▶ **WRITTEN INSTRUCTION**: In the Spotfire forum post below, how would you say this sentence in Spanish: "I need to read large data from temp file in Spotfire using IronPython."

╭─ PAGE TEXT

I need to read large data from temp file in Spotfire using IronPython.
First I have exported my Tibco data table in a temp file using the Exported text() method:
#Temp file for storing the TablePlot data
tempFolder = Path.GetTempPath()
tempFilename = Path.GetTempFileName()
#Export TablePlot data to the temp file
tp = tablePlotViz.As[TablePlot]()
writer = StreamWriter(tempFilename)
tp.ExportText(writer)
After that, opened the temp file using the open() method.
f = open(tempFilename)
Now when I started to read the data from the opened file and write back into a String variable then it is taking too much time. And my Spotfire screen is stopped working.
Has anyone idea about this?
My data table is of 8MB size.
Code is:
from Spotfire.Dxp.Application.Visuals import TablePlot, HtmlTextArea
import clr
import sys
clr.AddReference('System.Data')

╰─
╭─ EXTRACTED DATA

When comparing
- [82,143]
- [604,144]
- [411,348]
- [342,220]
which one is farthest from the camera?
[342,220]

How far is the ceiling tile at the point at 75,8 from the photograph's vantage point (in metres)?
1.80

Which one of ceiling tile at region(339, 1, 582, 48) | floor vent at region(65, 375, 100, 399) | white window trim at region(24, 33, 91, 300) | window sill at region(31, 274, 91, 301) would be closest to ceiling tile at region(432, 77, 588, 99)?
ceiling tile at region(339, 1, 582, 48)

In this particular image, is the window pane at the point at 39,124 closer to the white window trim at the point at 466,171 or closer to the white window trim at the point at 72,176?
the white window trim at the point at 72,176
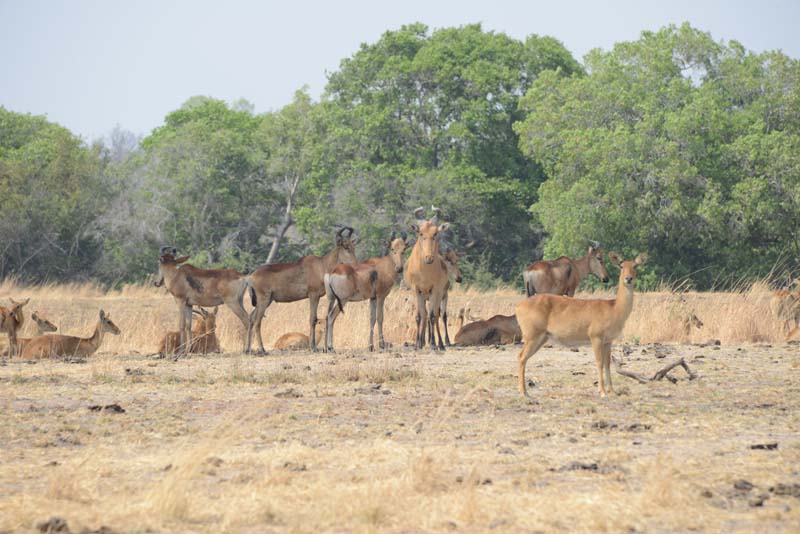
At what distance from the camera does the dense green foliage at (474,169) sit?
38656 mm

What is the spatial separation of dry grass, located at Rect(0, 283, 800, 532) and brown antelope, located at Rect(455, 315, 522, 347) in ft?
8.23

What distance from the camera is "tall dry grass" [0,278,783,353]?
71.1 feet

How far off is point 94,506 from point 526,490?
281 cm

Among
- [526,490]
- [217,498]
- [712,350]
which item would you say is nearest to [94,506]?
[217,498]

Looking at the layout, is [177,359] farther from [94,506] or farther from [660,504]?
[660,504]

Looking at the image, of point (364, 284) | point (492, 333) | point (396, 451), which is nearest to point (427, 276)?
point (364, 284)

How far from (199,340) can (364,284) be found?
2.91 metres

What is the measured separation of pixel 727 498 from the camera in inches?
308

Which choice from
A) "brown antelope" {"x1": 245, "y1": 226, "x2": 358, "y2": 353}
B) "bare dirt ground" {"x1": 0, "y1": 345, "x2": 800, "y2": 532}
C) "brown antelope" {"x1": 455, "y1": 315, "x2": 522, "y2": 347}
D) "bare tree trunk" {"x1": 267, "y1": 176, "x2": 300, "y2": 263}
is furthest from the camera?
"bare tree trunk" {"x1": 267, "y1": 176, "x2": 300, "y2": 263}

╰─

▶ **RESULT OF THE TASK**: Necesito leer datos de gran tamaño desde un archivo temporal en Spotfire usando IronPython.